While it is easy to argue that high rate taxpayers to shoulder more of the burden, the levels of revenue from this approach are uncertain and the amount that can be raised will not be spectacular. It might be fair, but it’s fiscally problematic. So, despite popular resistance, public expenditure will undoubtedly be hit.
Therefore, we have a choice. There can be an antagonistic approach, with change forced from the top down, or there can be one that is based on true partnership. This cuts both ways.
And partnership does work. Across the Atlantic, there is the example of Green Dot. This is a not-for-profit education provider. It now runs a number of schools in the poorest districts of Los Angeles and elsewhere. Its results are phenomenal, with graduation rates of almost double the Los Angeles school district average. The schools Green Dot have taken over were failing. There is no trickery with admissions and access is fair.
One of the major features of these schools is a strong partnership with the teaching staff. Steve Barr, Green Dot’s founder, took over one school in a hostile fashion. California’s education laws allow for a school to opt for independence if 50 per cent of its tenured staff vote for this. Barr started discussions with the school’s staff and convinced them to agitate for change. They did and, after a ferocious battle, the school finally became a “charter school” (similar to Britain’s academies).

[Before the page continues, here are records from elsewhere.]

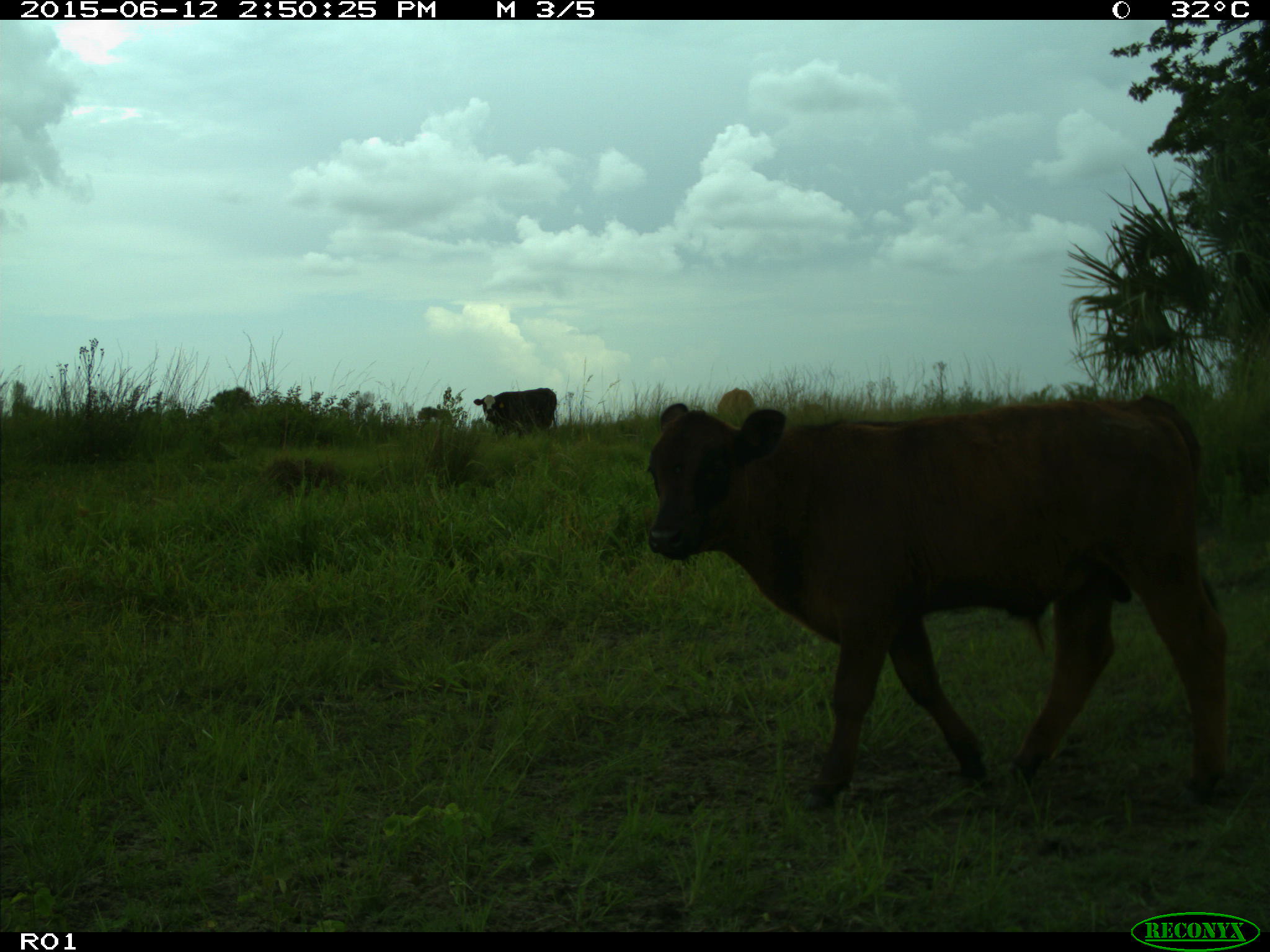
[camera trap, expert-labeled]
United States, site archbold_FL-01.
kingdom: Animalia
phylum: Chordata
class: Mammalia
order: Artiodactyla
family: Bovidae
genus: Bos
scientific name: Bos taurus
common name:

Why did the teaching staff want change? Because they knew that they couldn’t do a good job with the management and bureaucracy as things were. They took a chance and the school has been transformed.
Now the unions are coming on board. The American Federation of Teachers signed a three-year contract agreement with Green Dot in New York.
Recently, AFT head Randi Weingarten had this to say of Green Dot: “By design and by choice, Green Dot has union contracts for 100 per cent of the teachers in the charter schools it operates. These contracts maintain due process and contain strong provisions regarding class size and teacher voice.”
Teacher involvement, unionisation and rapidly improving results: it would seem that public sector workers can be protagonists of change rather than the antagonists they are often assumed to be. It is little wonder that Arne Duncan, Barack Obama’s Education Secretary, has held talks with Steve Barr to see what Green Dot can do across the US.
The example of Green Dot makes the emphasis of the Conservative Party on parent-run schools look as if it misses the point. Schools such as Locke High School went independent because of teacher action. They are not teacher-governed, which would be problematic, but their governance and management has strong teacher involvement.
Recently, there has been much discussion and some movement on introducing co-operative organisations to improve public services. This has been seen in education with 25 co-operative trust schools already opening. The model can be applied in social care (co-operatives offering services to those who hold individual budgets), healthcare and a myriad of other services. Staff form a key stakeholder in the provision of co-operative public services.
Whether it is co-operatives, not-for-profit organisations such as Green Dot or simply more autonomy and involvement for frontline public service providers, the fiscal challenges ahead will be more effectively met if staff are involved in the decisions. Given the opportunity, as those teachers in Los Angeles were, staff could instigate change.
There is still a huge debate to be had about the timing and degree of public expenditure cuts over the coming years. Once that argument is concluded, the big question will concern how these are implemented. If there is bedrock of trust, respect and involvement, then standards of services could certainly be maintained and even improved. If we see public sector workers as the enemy, the results will be very different.